INPUT FOR THIS TASK
##########

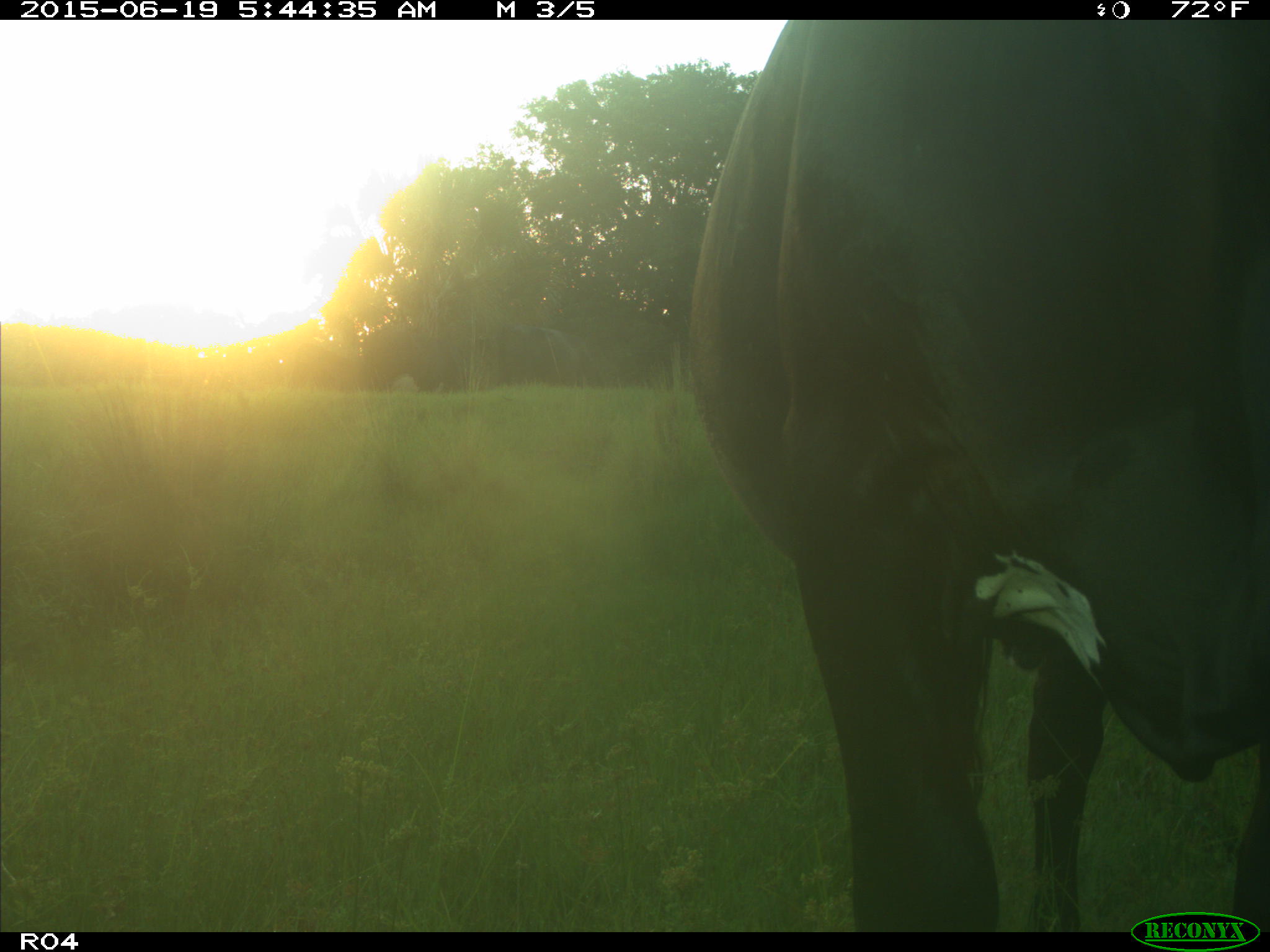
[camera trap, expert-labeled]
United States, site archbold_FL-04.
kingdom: Animalia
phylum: Chordata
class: Mammalia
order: Artiodactyla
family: Bovidae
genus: Bos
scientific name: Bos taurus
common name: domestic cow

##########

WHAT THIS TASK INVOLVES
Give a verbatim transcription of the entries, leaving out the pictures.

ANSWER FOR THIS EXERCISE
[camera trap, expert-labeled]
United States, site archbold_FL-04.
kingdom: Animalia
phylum: Chordata
class: Mammalia
order: Artiodactyla
family: Bovidae
genus: Bos
scientific name: Bos taurus
common name: domestic cow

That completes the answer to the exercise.